Unfortunately, Triple 9 stumbles in its final act, as the narrative struggles to tie up loose ends and serve some of its key players their comeuppance. Luckily, any deficiencies in the otherwise taut script are more than compensated for by the movie's impressive cadre of on-screen talent, which also includes Gal Gadot and Teresa Palmer. Make no mistake, the movie definitely treads on familiar cinematic territory. But thanks to its thoroughly game cast, the result is so much more than just another entry in the testosterone-fueled, cops-and-robbers genre.

Triple 9's grainy 1080p image plays nicely into the film's gritty visual aesthetic, delivering a fair amount of detail, as well as robust colors, such as the red dye that explodes from bags of stolen money after a bank robbery gone wrong. The transfer also sports high contrast levels and deep blacks, the latter of which results in some noticeable black crush, which rears its head in several darker scenes. Otherwise, the film boasts an aggressive DTS-HD Master Audio 5.1 sound mix, filling the air with the sound of everything from Atticus Ross' ever-present electronic-industrial score, to the roar of motorcycle engines, blazes of gunfire, fiery explosions and wailing police sirens.
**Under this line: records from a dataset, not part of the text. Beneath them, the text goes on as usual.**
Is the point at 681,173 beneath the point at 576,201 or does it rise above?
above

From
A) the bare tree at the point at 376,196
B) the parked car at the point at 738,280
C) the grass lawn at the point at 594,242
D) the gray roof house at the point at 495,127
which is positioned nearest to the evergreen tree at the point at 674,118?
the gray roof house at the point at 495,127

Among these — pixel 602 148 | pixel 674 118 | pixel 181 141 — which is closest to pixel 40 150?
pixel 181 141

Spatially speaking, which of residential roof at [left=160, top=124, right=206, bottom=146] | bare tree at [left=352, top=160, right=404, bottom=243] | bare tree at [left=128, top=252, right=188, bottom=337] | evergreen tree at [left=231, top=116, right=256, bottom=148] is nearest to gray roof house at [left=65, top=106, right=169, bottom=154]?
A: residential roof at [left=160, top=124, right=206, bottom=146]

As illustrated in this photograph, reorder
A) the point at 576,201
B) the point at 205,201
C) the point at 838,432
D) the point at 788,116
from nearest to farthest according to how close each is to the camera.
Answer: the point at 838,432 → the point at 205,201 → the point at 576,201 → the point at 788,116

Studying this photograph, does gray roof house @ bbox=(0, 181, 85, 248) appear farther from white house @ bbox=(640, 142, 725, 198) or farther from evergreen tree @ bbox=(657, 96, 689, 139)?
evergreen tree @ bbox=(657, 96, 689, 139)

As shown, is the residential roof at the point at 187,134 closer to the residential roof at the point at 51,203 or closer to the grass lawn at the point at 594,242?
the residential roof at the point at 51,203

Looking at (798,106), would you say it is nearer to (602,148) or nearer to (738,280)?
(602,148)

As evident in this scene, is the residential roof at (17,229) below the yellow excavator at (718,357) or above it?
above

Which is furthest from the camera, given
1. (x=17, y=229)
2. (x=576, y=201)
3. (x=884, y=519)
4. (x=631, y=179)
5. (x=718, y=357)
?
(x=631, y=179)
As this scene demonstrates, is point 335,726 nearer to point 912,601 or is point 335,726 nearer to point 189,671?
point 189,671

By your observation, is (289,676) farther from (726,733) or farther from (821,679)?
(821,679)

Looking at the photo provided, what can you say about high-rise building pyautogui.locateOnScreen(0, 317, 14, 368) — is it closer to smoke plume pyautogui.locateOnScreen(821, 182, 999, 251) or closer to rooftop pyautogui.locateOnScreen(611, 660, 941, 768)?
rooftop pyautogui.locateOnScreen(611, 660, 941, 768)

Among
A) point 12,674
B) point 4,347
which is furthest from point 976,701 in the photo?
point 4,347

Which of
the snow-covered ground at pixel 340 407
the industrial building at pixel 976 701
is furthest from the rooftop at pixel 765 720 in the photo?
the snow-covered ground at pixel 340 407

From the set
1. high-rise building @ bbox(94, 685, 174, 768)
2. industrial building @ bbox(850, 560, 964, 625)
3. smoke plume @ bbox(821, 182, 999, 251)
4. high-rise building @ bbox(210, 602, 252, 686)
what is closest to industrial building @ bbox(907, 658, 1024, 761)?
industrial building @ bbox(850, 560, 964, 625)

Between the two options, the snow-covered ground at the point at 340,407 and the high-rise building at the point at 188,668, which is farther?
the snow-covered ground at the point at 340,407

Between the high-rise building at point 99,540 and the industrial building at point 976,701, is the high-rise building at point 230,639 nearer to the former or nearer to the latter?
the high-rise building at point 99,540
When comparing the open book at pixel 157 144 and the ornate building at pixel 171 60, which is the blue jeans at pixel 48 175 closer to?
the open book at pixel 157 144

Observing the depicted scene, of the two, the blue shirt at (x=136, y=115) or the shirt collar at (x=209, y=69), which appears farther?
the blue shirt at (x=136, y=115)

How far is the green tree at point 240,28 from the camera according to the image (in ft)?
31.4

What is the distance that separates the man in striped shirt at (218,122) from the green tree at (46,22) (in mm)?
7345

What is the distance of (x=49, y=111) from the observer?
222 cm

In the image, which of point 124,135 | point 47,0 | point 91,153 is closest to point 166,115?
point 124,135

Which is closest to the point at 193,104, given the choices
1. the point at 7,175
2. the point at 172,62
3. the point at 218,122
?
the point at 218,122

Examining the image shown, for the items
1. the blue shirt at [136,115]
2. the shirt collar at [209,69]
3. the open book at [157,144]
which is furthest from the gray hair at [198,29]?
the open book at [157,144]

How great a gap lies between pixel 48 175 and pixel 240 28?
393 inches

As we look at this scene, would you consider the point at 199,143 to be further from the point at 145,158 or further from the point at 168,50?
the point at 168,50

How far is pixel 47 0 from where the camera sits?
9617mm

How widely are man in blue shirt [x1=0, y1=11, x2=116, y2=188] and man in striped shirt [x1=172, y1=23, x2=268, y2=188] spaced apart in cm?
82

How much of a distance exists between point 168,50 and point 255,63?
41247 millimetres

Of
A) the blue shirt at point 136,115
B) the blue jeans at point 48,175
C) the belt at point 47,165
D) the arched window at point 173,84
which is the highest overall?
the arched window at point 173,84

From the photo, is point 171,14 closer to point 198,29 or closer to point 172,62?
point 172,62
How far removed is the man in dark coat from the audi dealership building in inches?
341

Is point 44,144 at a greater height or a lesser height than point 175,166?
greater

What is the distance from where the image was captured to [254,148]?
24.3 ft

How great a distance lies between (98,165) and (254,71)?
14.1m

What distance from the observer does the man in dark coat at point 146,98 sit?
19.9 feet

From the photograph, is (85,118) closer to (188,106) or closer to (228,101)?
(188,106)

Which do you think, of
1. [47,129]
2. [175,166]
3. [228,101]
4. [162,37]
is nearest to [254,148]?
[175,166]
Elevation Pictures' one-disc Blu-ray release includes the following extras:

  • Deleted Scenes (7:54) - Four scenes ("Michael's First Kill," "Jeffrey Quits," "Jeffrey Finds Out About Leah" and "Michael's Death").
  • Under the Gun (2:43) - A quick promotional featurette that intercuts film clips and behind-the-scenes footage with clips of the actors talking in general about the film.
  • An Authentic World (2:41) - Another quick promotional featurette, this time with director John Hillcoat and the cast talking about the film's gritty realism.

Triple 9 is available from Elevation Pictures as of May 31st, 2016. The Blu-ray features English DTS-HD Master Audio 5.1 and French DTS 5.1 tracks. The film is presented with English SDH, Spanish and French subtitles. The total runtime is 1 Hr. 56 Mins.

* Reviewer's note: Portions of this Blu-ray review were adapted from my original review of the theatrical release, published on February 26th, 2016.